*Extrait de page*:

Et c’est là qu’elles se sont révélées à elles-mêmes, confrontées à la beauté d’un paysage immense et sauvage, et à des modèles de liberté qui n’avaient rien à voir avec la rigidité des moeurs de l’Ancien Monde.

C’est Mina Benson Hubbard qui s’en alla explorer le Labrador parce que son mari y avait trouvé la mort et qu’elle souhait rétablir sa mémoire en cartographiant le territoire. C’est la dernière des Béothuks, Sanadithit, dont le peuple a été exterminé, et qui a été recueillie par les bonnes âmes de l’époque, pour qu’elle puisse ainsi perpétuer la mémoire des siens.

C’est Estelle Wheelwright, fille d’un puritain, enlevée par les Abénakis et élevée par eux, enduite de graisse d’ours par les Indiens, puis récurée par les Jésuites et devenant supérieure des Ursulines.

C’est la grand-mère de Louis Riel, Marie-Anne Gaboury, qui parcourut les Grandes Plaines avec son mari chasseur de bisons…

…LA LIBERTÉ AUSSI

Destins exceptionnels, oui. Mais le personnage qui se révèle le mieux à travers ces pages, c’est l’Amérique elle-même, ce continent immense, cet espace affolant, ses mouches noires, ses dangers, ses paysages grandioses et, portée par les vents, sa promesse de liberté.

*Données*:

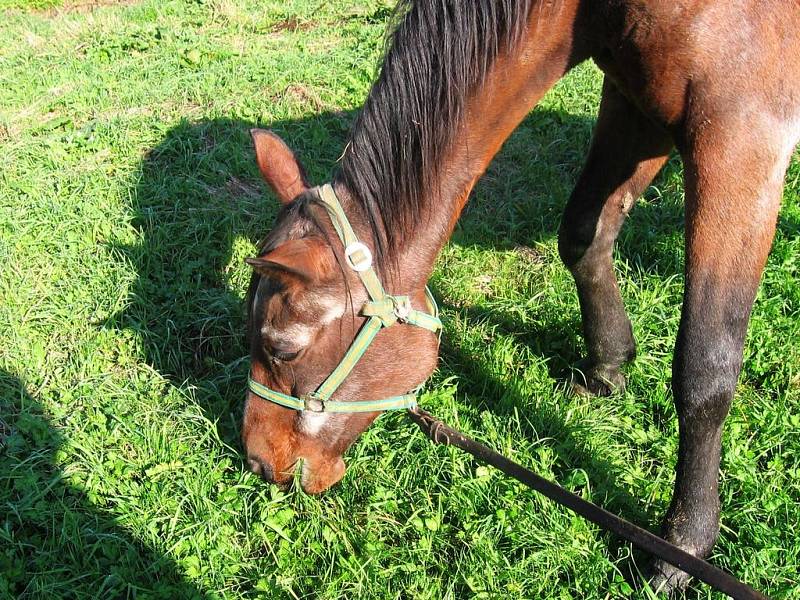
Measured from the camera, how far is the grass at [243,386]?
8.44 ft

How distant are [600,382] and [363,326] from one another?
1.61 meters

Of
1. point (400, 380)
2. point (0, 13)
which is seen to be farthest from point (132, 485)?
point (0, 13)

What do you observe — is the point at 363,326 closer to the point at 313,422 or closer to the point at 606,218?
the point at 313,422

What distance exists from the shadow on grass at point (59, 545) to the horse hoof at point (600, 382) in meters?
1.98

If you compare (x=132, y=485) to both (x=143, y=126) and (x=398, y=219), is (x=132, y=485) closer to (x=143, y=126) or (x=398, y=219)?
(x=398, y=219)

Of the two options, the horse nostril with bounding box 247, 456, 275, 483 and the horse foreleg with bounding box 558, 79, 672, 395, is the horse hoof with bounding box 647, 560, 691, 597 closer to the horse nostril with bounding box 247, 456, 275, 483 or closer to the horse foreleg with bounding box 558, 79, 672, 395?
the horse foreleg with bounding box 558, 79, 672, 395

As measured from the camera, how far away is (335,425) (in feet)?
7.86

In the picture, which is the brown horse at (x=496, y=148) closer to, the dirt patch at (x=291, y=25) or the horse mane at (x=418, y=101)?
the horse mane at (x=418, y=101)

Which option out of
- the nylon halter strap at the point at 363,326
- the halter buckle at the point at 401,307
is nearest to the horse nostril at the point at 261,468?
the nylon halter strap at the point at 363,326

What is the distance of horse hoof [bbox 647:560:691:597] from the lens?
2430 mm

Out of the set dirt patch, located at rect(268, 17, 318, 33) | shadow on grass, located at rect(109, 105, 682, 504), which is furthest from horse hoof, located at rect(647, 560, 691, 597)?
dirt patch, located at rect(268, 17, 318, 33)

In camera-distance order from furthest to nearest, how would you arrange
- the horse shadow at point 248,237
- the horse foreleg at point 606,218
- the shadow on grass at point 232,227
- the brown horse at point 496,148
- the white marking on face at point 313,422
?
Answer: 1. the shadow on grass at point 232,227
2. the horse shadow at point 248,237
3. the horse foreleg at point 606,218
4. the white marking on face at point 313,422
5. the brown horse at point 496,148

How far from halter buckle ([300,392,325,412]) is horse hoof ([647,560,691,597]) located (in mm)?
1380

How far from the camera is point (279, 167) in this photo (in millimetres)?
2445
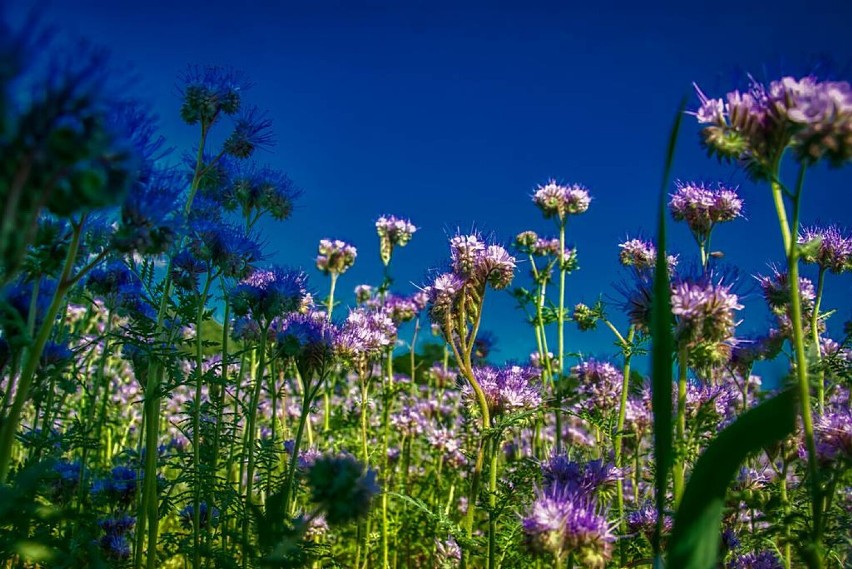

*Consignes*:
[1] Répondez aux questions suivantes d'après l'extrait sur les destins de femmes en Amérique.
(a) Pourquoi Mina Benson Hubbard partit-elle explorer le Labrador ?
(b) Par quel peuple Estelle Wheelwright fut-elle enlevée et élevée ?
(c) Quelle activité le mari de Marie-Anne Gaboury exerçait-il ?
[2] Poursuivez l'extrait sur les destins de femmes en Amérique à partir de sa dernière phrase.

*Réponses attendues*:
[1]
(a) Son mari y avait trouvé la mort, et elle souhaitait rétablir sa mémoire en cartographiant le territoire.
(b) Par les Abénakis.
(c) Il était chasseur de bisons.

[2]
Il y a quelque chose de férocement subversif, dans ce livre, et de réjouissant. C’est la notion d’ensauvagement. Je cite, page 110: «Nous sommes en face d’une vérité stupéfiante que toutes les autorités, françaises comme anglaises, protestantes ou catholiques, de même que bien des historiens et annalistes, n’auront de cesse de nier: vivre à l’amérindienne était plus attrayant que d’évoluer (autant dire, de stagner) dans les sociétés répressives de la vieille Europe, obsédée par ses sempiternels démons aristocratiques et religieux.»

C’est un livre remarquable qui nous incite à retrouver en nous un peu de cet esprit d’ensauvagement. Ce n’est pas un livre parfait. Certains passages sont trop écrits, avec des métaphores un peu foireuses: «Étoile brillante, puis mourante, perdue dans les impensables chimères de son temps, elle a à sa manière semé la graine d’un pays» (à propos de Françoise- Marie Jacquelin, page 39).

Je sais pas, vous, mais des étoiles qui plantent des graines, ça fait comme tilt dans ma tête.

Mais ce n’est pas très important. Ce qui l’est, c’est l’appel à la liberté qui s’exprime dans ces pages, un petit rappel que nous n’avons pas toujours été préoccupés par nos plans de retraite, la rénovation de la cuisine et l’accord des vins avec les mets.

En écrivant sur les femmes qui ont fait l’Amérique, Bouchard et Lévesque suggèrent que la matantisation des médias n’est pas une affaire de fille, mais plutôt une volonté économique et politique de nous garder à la maison, bien tranquille, alors que dehors, l’Amérique nous appelle, indomptable.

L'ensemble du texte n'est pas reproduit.